### DIRECTION
Copy out every one of the entries below word for word, leaving out the pictures.

### DATASET ENTRIES

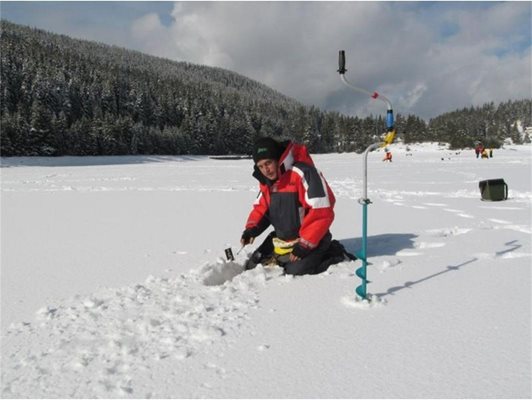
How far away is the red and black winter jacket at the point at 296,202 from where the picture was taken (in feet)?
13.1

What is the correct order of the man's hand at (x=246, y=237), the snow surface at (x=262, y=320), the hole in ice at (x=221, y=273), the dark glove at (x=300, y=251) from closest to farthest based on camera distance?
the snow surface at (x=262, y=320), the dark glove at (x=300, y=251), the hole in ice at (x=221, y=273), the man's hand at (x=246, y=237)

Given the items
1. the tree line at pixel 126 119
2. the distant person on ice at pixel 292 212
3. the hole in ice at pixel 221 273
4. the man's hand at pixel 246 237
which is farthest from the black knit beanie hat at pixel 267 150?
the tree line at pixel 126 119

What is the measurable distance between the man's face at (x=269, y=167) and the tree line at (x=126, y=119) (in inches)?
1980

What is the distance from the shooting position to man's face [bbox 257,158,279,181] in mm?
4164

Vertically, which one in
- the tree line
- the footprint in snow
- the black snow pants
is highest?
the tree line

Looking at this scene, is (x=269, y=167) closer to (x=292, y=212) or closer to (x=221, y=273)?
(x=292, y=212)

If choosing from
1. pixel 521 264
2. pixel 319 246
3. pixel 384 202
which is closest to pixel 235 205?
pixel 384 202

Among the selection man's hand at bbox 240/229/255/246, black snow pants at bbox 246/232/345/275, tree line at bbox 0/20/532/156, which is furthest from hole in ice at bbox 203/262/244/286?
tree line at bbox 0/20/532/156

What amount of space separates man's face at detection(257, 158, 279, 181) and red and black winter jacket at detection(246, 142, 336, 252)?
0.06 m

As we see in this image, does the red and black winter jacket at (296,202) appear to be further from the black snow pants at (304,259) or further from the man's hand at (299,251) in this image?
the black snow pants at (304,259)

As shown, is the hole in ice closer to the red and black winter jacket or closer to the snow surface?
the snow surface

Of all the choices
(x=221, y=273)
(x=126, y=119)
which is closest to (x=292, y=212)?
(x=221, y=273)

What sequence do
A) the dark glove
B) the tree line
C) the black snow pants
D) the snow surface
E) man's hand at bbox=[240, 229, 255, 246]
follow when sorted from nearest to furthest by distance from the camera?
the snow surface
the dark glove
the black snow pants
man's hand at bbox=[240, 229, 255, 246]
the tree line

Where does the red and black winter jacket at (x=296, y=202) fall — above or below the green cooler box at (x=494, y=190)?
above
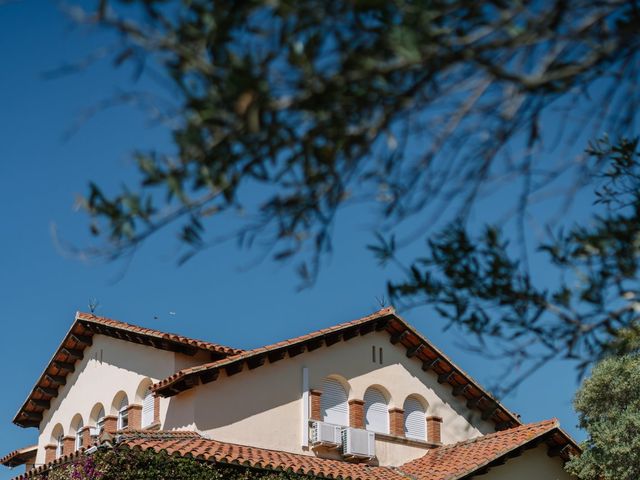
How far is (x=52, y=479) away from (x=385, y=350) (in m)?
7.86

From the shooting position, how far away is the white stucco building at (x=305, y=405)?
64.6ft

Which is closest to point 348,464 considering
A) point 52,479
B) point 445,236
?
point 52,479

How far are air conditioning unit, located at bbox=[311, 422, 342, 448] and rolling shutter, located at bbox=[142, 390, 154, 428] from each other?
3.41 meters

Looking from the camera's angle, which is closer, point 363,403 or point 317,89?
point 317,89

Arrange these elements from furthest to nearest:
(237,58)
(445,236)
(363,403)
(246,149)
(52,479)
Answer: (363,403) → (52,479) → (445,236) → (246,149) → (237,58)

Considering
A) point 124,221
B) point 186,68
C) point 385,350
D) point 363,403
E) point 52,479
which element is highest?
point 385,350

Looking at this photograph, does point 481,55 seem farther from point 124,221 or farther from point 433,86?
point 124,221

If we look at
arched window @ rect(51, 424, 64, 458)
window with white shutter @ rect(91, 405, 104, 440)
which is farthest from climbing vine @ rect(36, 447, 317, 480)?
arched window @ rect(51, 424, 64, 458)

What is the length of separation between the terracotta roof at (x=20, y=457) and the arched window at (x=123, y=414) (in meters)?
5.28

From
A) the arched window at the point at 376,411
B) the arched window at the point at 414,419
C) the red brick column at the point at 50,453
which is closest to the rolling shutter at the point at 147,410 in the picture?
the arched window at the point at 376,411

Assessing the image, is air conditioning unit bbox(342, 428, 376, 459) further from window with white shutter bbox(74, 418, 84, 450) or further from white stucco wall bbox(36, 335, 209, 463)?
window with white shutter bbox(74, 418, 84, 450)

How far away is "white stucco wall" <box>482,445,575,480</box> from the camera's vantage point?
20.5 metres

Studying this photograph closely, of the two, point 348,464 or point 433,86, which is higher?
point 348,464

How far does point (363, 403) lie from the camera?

### TASK ANSWER
How far away is the red and black winter jacket at the point at 296,202 from where the picture was taken (in feet)?
13.1

What is the correct order of the man's hand at (x=246, y=237), the snow surface at (x=262, y=320), the hole in ice at (x=221, y=273), the dark glove at (x=300, y=251) from closest to farthest based on camera distance?
the snow surface at (x=262, y=320), the dark glove at (x=300, y=251), the hole in ice at (x=221, y=273), the man's hand at (x=246, y=237)

Given the items
1. the tree line at pixel 126 119
2. the distant person on ice at pixel 292 212
3. the hole in ice at pixel 221 273
4. the man's hand at pixel 246 237
which is farthest from the black knit beanie hat at pixel 267 150?
the tree line at pixel 126 119

What is the measurable distance between the man's face at (x=269, y=167) and the tree line at (x=126, y=119) (in inches)?
1980

What is the distance from the shooting position to man's face [bbox 257,158,279,181] in mm?
4164

Vertically, which one in
- the tree line
- the footprint in snow
- the black snow pants
is highest?
the tree line

Looking at this scene, is (x=269, y=167) closer to (x=292, y=212) or closer to (x=221, y=273)?
(x=292, y=212)

If choosing from
1. pixel 521 264
2. pixel 319 246
3. pixel 384 202
which is closest to pixel 235 205?
pixel 384 202

Among the selection man's hand at bbox 240/229/255/246, black snow pants at bbox 246/232/345/275, tree line at bbox 0/20/532/156, which is furthest from hole in ice at bbox 203/262/244/286?
tree line at bbox 0/20/532/156

What amount of space separates man's face at detection(257, 158, 279, 181) and red and black winter jacket at detection(246, 142, 336, 252)?
0.06 m

As we see in this image, does the red and black winter jacket at (296,202) appear to be further from the black snow pants at (304,259) or further from the man's hand at (299,251) in this image?
the black snow pants at (304,259)

As shown, is the hole in ice closer to the red and black winter jacket or closer to the snow surface?
the snow surface

Of all the choices
(x=221, y=273)
(x=126, y=119)
which is closest to (x=292, y=212)?
(x=221, y=273)

What sequence do
A) the dark glove
B) the tree line
C) the black snow pants
D) the snow surface
E) man's hand at bbox=[240, 229, 255, 246]
follow when sorted from nearest to furthest by distance from the camera?
the snow surface
the dark glove
the black snow pants
man's hand at bbox=[240, 229, 255, 246]
the tree line

Where does the red and black winter jacket at (x=296, y=202) fall — above or below the green cooler box at (x=494, y=190)?
above
How far is (x=52, y=479) away from (x=385, y=350) (in m)?
7.86

From the shooting position, how far away is the white stucco building at (x=305, y=405)?
64.6ft

Which is closest to point 348,464 considering
A) point 52,479
B) point 445,236
?
point 52,479

How far are air conditioning unit, located at bbox=[311, 422, 342, 448] and rolling shutter, located at bbox=[142, 390, 154, 428] from each other?
3.41 meters

Looking from the camera's angle, which is closer, point 363,403 or point 317,89?
point 317,89

Arrange these elements from furthest to nearest:
(237,58)
(445,236)
(363,403)
(246,149)
(52,479)
Answer: (363,403) → (52,479) → (445,236) → (246,149) → (237,58)

Considering
A) point 124,221
B) point 186,68
C) point 385,350
D) point 363,403
E) point 52,479
which element is highest?
point 385,350

Looking at this photograph, does point 481,55 seem farther from point 124,221 or farther from point 433,86?
point 124,221

If we look at
arched window @ rect(51, 424, 64, 458)
window with white shutter @ rect(91, 405, 104, 440)
which is farthest from climbing vine @ rect(36, 447, 317, 480)?
arched window @ rect(51, 424, 64, 458)

What is the length of separation between the terracotta roof at (x=20, y=457) and the arched window at (x=123, y=414) (in meters)?
5.28

From
A) the arched window at the point at 376,411
B) the arched window at the point at 414,419
C) the red brick column at the point at 50,453
which is closest to the rolling shutter at the point at 147,410 in the picture?
the arched window at the point at 376,411

Assessing the image, is air conditioning unit bbox(342, 428, 376, 459) further from window with white shutter bbox(74, 418, 84, 450) or further from white stucco wall bbox(36, 335, 209, 463)?
window with white shutter bbox(74, 418, 84, 450)

How far away is "white stucco wall" <box>482,445,575,480</box> from the camera's vantage point?
20.5 metres

Studying this photograph closely, of the two, point 348,464 or point 433,86, which is higher?
point 348,464

How far does point (363, 403) lie from the camera?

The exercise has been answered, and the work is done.